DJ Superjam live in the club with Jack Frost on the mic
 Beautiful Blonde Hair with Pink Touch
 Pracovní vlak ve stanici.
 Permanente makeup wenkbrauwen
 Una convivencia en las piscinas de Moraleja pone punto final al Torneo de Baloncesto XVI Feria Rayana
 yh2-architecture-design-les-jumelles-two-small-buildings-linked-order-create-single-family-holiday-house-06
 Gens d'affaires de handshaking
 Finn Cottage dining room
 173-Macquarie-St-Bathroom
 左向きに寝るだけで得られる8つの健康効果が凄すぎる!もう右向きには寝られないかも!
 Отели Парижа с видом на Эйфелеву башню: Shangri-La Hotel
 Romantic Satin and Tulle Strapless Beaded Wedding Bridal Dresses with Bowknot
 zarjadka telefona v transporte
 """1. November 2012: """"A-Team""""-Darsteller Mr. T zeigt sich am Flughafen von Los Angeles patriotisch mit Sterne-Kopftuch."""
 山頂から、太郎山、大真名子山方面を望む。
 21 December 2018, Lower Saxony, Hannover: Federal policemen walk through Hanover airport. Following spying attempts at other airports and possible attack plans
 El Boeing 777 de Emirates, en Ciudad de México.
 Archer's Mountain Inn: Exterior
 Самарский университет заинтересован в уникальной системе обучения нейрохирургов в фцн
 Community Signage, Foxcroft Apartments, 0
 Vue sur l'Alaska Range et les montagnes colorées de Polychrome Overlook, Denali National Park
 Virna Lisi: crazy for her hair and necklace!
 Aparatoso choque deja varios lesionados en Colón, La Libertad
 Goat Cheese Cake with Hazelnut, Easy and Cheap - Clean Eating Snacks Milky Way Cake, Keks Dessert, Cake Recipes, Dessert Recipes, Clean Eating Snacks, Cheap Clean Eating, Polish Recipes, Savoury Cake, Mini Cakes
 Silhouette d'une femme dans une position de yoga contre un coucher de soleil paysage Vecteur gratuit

*ASSIGNMENT*
Your task is to write out, exactly, the line that contains "Aparatoso choque deja" and each line after it to the end of the data, with no other lines.

*THE COMPLETED TASK*
 Aparatoso choque deja varios lesionados en Colón, La Libertad
 Goat Cheese Cake with Hazelnut, Easy and Cheap - Clean Eating Snacks Milky Way Cake, Keks Dessert, Cake Recipes, Dessert Recipes, Clean Eating Snacks, Cheap Clean Eating, Polish Recipes, Savoury Cake, Mini Cakes
 Silhouette d'une femme dans une position de yoga contre un coucher de soleil paysage Vecteur gratuit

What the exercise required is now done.